E, sempre attraverso il dialogo, scoprono che la strategia vincente per approcciarsi alla disabilità, e più in generale alla diversità, è sempre quella della spontaneità, dell'apertura all'altro senza pregiudizi, del rispetto reciproco delle esigenze altrui.

A proposito di dialogo: per tutti, ma soprattutto per chi non vede, la gestione di un evento online crea sicuramente qualche difficoltà. Mancano quei riscontri uditivi che, dal vivo, ci permettono di capire il livello di attenzione e interesse di chi ci sta ascoltando: uno sbadiglio soffocato, i bisbigli tra compagni, qualche esclamazione di meraviglia, ma anche quel silenzio carico di attesa e stupore che accompagna le dimostrazioni pratiche... Tutti elementi di cui sento la mancanza quando parlo davanti ad uno schermo, mentre i miei interlocutori, se stanno seguendo da casa, tengono giustamente i microfoni spenti per evitare che i rumori di sottofondo possano creare disturbo. Ecco perché ogni tanto mi interrompo per fare qualche domanda o semplicemente per chiedere: «Ci siete?» Ed ecco che le loro voci, pronte e decise, mi incoraggiano a proseguire. Anche questo è dialogo!
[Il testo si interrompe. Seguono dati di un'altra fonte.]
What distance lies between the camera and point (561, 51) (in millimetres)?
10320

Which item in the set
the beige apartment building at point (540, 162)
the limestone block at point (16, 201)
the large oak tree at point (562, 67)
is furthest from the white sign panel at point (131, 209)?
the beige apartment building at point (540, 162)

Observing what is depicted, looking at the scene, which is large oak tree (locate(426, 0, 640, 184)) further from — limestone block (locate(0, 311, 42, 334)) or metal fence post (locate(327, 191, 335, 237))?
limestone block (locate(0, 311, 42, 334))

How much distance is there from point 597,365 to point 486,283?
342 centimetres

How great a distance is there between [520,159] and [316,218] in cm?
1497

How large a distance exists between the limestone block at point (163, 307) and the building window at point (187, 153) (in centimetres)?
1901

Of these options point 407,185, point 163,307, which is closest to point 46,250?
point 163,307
Diversa è la sensazione quando mi collego con le classi che fanno lezione in presenza: qui sento chiaramente il vociare vivace prima del mio intervento, la prof Che richiama all’ordine, la campanella che scandisce il cambio dell’ora… E’ come se fossi realmente con loro a scuola, tanto da percepirne l'atmosfera.

Spesso accade che l'eccezionalità di una situazione si trasformi in occasione per crescere e allargare gli orizzonti. Così l'impossibilità di accogliere fisicamente gli studenti presso la mostra ci ha spronati a cercare un modo per andare noi da loro e continuare così il dialogo.

Questa nuova forma di incontro sta rivelando un valore e un'efficacia inaspettati. Per questo siamo convinti che DialogoNet proseguirà anche quando, speriamo presto, potremo riprendere le attività in presenza, rappresentando una possibile risposta alle difficoltà di qualche scuola che, per lontananza o per problemi organizzativi di qualsiasi natura, non può raggiungerci ma non vuole rinunciare ad un’esperienza educativa così significativa per i propri studenti; ma soprattutto crediamo che DialogoNet sia una valida opportunità per preparare o completare la visita al percorso: penso alla possibilità di rispondere in modo esaustivo alle molte domande dei ragazzi o di mostrare loro concretamente il funzionamento degli ausili, incompatibile con i tempi e le modalità di svolgimento del tour classico, durante il quale l'attenzione è giustamente concentrata sull'esplorazione degli ambienti con tutti i sensi esclusa la vista.

Alla fine del laboratorio online è sempre un dispiacere chiudere la connessione, ma spesso il dialogo continua sui social, dove le classi condividono l'esperienza vissuta attraverso post, video e articoli che dimostrano l'impegno e l'interesse con cui hanno partecipato, accettando la sfida di un dialogo che, in un certo senso, è comunque al buio, perché apre alla scoperta di qualcosa di nuovo.